- _Stated problem_
Can you convert every line of the listing into a Markdown table with the columns "Row" and "Line", skipping blank lines? Leave the pictures out.

Spatial relation data

+---+

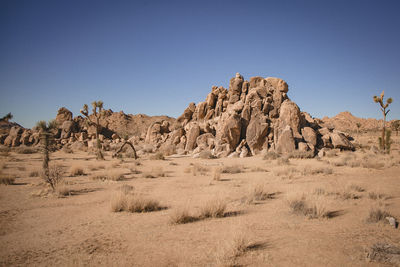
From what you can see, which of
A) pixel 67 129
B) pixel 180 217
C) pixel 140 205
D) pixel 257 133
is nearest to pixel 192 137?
pixel 257 133

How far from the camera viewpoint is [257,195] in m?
7.37

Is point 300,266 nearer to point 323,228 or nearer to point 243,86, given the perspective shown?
point 323,228

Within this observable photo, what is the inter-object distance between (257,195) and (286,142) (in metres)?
14.0

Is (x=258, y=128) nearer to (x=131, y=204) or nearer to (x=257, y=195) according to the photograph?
(x=257, y=195)

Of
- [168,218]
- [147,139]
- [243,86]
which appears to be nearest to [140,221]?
[168,218]

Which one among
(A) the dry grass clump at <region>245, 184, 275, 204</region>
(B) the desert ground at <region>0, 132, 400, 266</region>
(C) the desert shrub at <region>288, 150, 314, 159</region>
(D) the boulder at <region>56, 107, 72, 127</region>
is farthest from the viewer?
(D) the boulder at <region>56, 107, 72, 127</region>

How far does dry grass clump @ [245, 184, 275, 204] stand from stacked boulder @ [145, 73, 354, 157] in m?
12.9

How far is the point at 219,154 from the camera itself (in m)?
21.8

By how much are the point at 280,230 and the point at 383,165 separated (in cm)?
1343

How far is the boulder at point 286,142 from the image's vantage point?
1961 centimetres

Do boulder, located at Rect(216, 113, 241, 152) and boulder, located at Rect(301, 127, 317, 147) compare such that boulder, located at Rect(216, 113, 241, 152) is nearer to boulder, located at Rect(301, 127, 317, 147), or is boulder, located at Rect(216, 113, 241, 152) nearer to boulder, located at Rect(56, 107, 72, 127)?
boulder, located at Rect(301, 127, 317, 147)

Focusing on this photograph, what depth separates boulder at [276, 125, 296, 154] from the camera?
19.6m

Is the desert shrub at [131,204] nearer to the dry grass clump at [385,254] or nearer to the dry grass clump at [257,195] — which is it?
the dry grass clump at [257,195]

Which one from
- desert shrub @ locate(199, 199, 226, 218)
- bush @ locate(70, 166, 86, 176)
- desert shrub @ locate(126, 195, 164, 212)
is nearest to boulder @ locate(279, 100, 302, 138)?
desert shrub @ locate(199, 199, 226, 218)
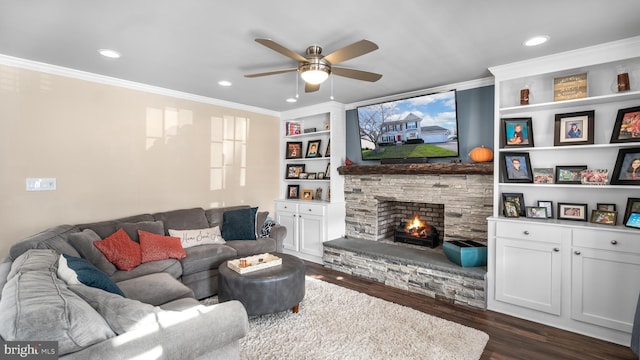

+---+

- _Result of this exercise_
| Row | Line |
|---|---|
| 1 | From what you can see, which of |
| 2 | A) pixel 67 129 |
| 3 | B) pixel 180 217 |
| 4 | C) pixel 140 205 |
| 5 | D) pixel 257 133 |
| 6 | is nearest to pixel 192 137? |
| 7 | pixel 257 133 |
| 8 | How far from the camera viewpoint is [257,195] in m? |
| 9 | 7.37 |
| 10 | Is point 300,266 nearer to point 323,228 or nearer to point 243,86, given the perspective shown? |
| 11 | point 323,228 |
| 12 | Within this observable photo, what is the inter-object distance between (257,195) and (286,142) (in metres)? |
| 13 | 14.0 |
| 14 | Is (x=258, y=128) nearer to (x=131, y=204) or nearer to (x=257, y=195) according to the photograph? |
| 15 | (x=257, y=195) |
| 16 | Of |
| 17 | - [168,218] |
| 18 | - [147,139] |
| 19 | - [243,86] |
| 20 | which appears to be nearest to [140,221]? |
| 21 | [168,218] |
| 22 | Which one among |
| 23 | (A) the dry grass clump at <region>245, 184, 275, 204</region> |
| 24 | (B) the desert ground at <region>0, 132, 400, 266</region> |
| 25 | (C) the desert shrub at <region>288, 150, 314, 159</region> |
| 26 | (D) the boulder at <region>56, 107, 72, 127</region> |
| 27 | is farthest from the viewer? |
| 28 | (D) the boulder at <region>56, 107, 72, 127</region> |
| 29 | How far does dry grass clump @ [245, 184, 275, 204] stand from stacked boulder @ [145, 73, 354, 157] in m? |
| 30 | 12.9 |
| 31 | How far is the point at 219,154 from the camera itself (in m)? |
| 32 | 21.8 |
| 33 | By how much are the point at 280,230 and the point at 383,165 separated (in cm)? |
| 34 | 1343 |
| 35 | How far is the boulder at point 286,142 from the image's vantage point? |
| 36 | 1961 centimetres |
| 37 | Do boulder, located at Rect(216, 113, 241, 152) and boulder, located at Rect(301, 127, 317, 147) compare such that boulder, located at Rect(216, 113, 241, 152) is nearer to boulder, located at Rect(301, 127, 317, 147), or is boulder, located at Rect(216, 113, 241, 152) nearer to boulder, located at Rect(56, 107, 72, 127)? |
| 38 | boulder, located at Rect(301, 127, 317, 147) |
| 39 | Focusing on this photograph, what depth separates boulder at [276, 125, 296, 154] from the camera? |
| 40 | 19.6m |
| 41 | Is the desert shrub at [131,204] nearer to the dry grass clump at [385,254] or nearer to the dry grass clump at [257,195] — which is it? |
| 42 | the dry grass clump at [257,195] |
| 43 | Which one from |
| 44 | - desert shrub @ locate(199, 199, 226, 218) |
| 45 | - bush @ locate(70, 166, 86, 176) |
| 46 | - desert shrub @ locate(126, 195, 164, 212) |
| 47 | is nearest to boulder @ locate(279, 100, 302, 138)? |
| 48 | desert shrub @ locate(199, 199, 226, 218) |